In subsequent litigation, Planned Parenthood got the courts to force states to incorporate exceptions in parental consent/notification law, allowing somebody else in lieu of parents to grant approval. In most cases, it was a judge. (When the child was injured, I wonder how many of those judges sat up with the girl). As Charles Dickens puts it in A Christmas Carol, the exception was broad enough “to drive a coach and six up a good old flight of stairs.”
The Florida bill would switch the Sunshine State from being a “notification” to a “consent” state. The media has already been seeking poster children to portray just how “radical” the change is.
See, Liesl could get an abortion in Florida without Captain von Trapp or Maria knowing the least thing about it. She just can’t go to see something as disturbing as “Unplanned.”
Reminds me of another song from another musical: “Is a Puzzlement.”
Yes, the pro-abortion crowd would like you to believe that “at times I almost think I am not sure of what I absolutely know.” Yes, the pro-abortionists would like to befuddle peoples’ minds into believing that for-profit businesses have a more realistic view of “the best interests of a child” than the child’s mother or father. Abby Johnson alluded to that in “Unplanned,” noting that she never told her mother about her first two abortions … and that “there’s probably something not good or right about not being able to tell your mother something.”
Florida, and other states, want to reinvolve parents in these life-changing decisions. In enacting these laws, they rightly challenge the flawed and erroneous logic of Danforth that a woman has an absolute right to abortion, bereft of any natural bonds to anybody else (including parents and/or co-creating spouses) but instead entitled to state support to facilitate that abortion. This is exactly what is at stake in legislation, like New York’s, which pretends that no one – neither parents, spouses, nor society – can have any effective opinion about abortion other than to “shout” what a great “choice” it is.
It’s a puzzlement.

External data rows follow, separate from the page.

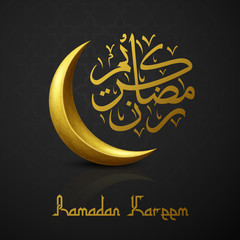 Ramadan Kareem greeting card with crescent moon and arabic calligraphy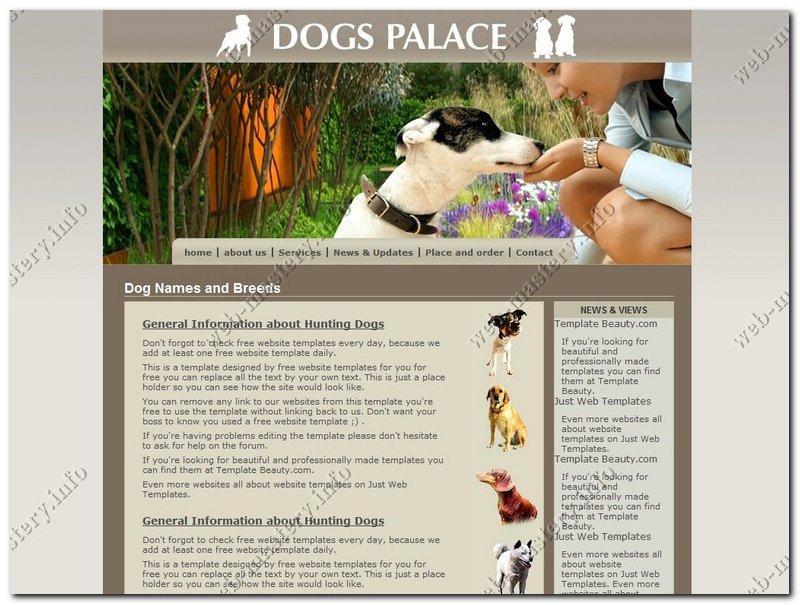 Шаблон сайта о собаках Dogs palace
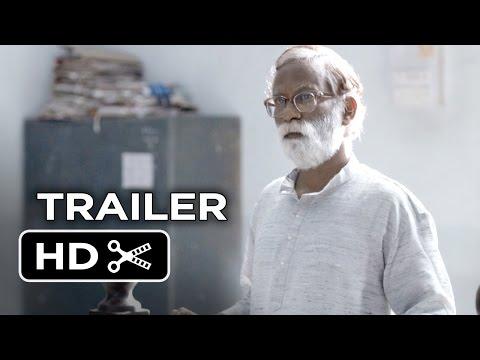 Court trailer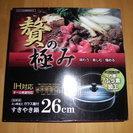 新品未開封すき焼き鍋26cm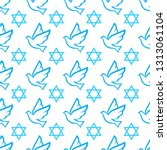 star of david with dove... | Shutterstock .eps vector #1313061104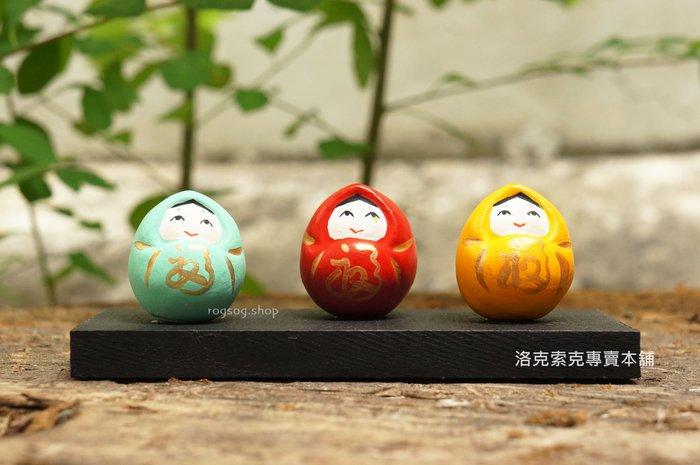[ 洛克索克專賣本舖 ]日本傳統人形系列 ~ 福姬達摩3姊妹 開運達摩擺飾 招福吉祥物 日本製 空運現貨日本職人手工彩繪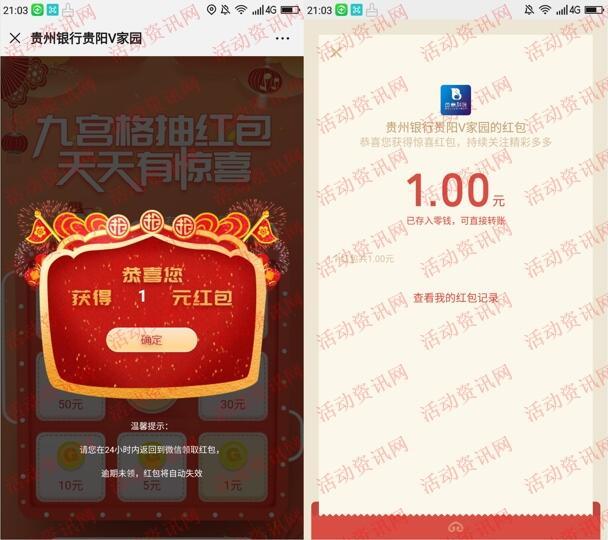 贵州银行贵阳V家园天天有惊喜抽1-100元微信红包奖励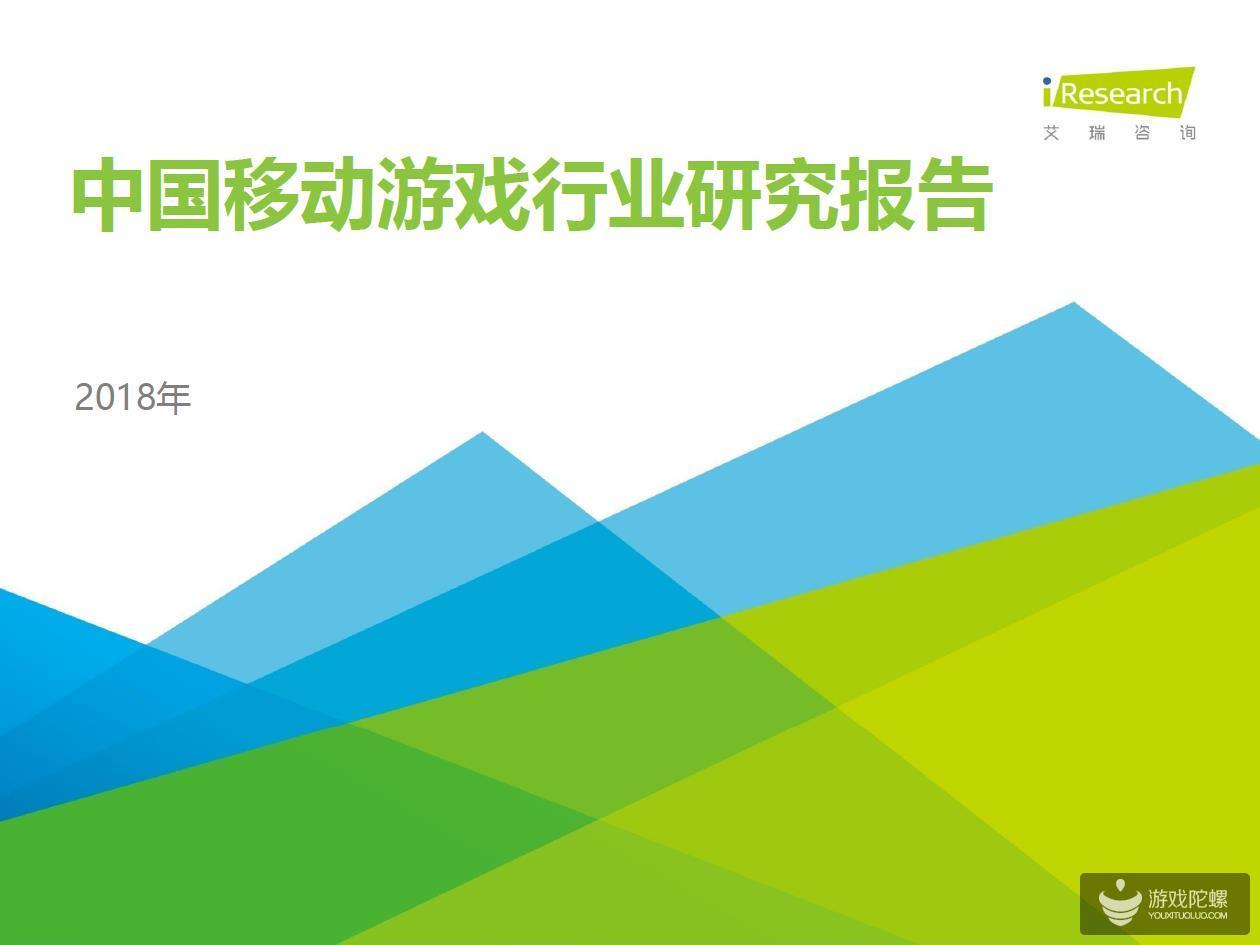 艾瑞咨询:2018年中国移动游戏行业研究报告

Especially when you’re sixteen, going on seventeen. Especially when you have no “choice” about seeing “Unplanned,” but are left to a “choice”—all alone, by yourself—on abortion.
I hope that parents, who still have some tutelary role over what films their minor might see, decides that their Liesls should see “Unplanned.” Hopefully, they will also work at ensuring the state again recognizes their natural right over their child’s medical “treatment.”
All views herein are exclusively those of the author.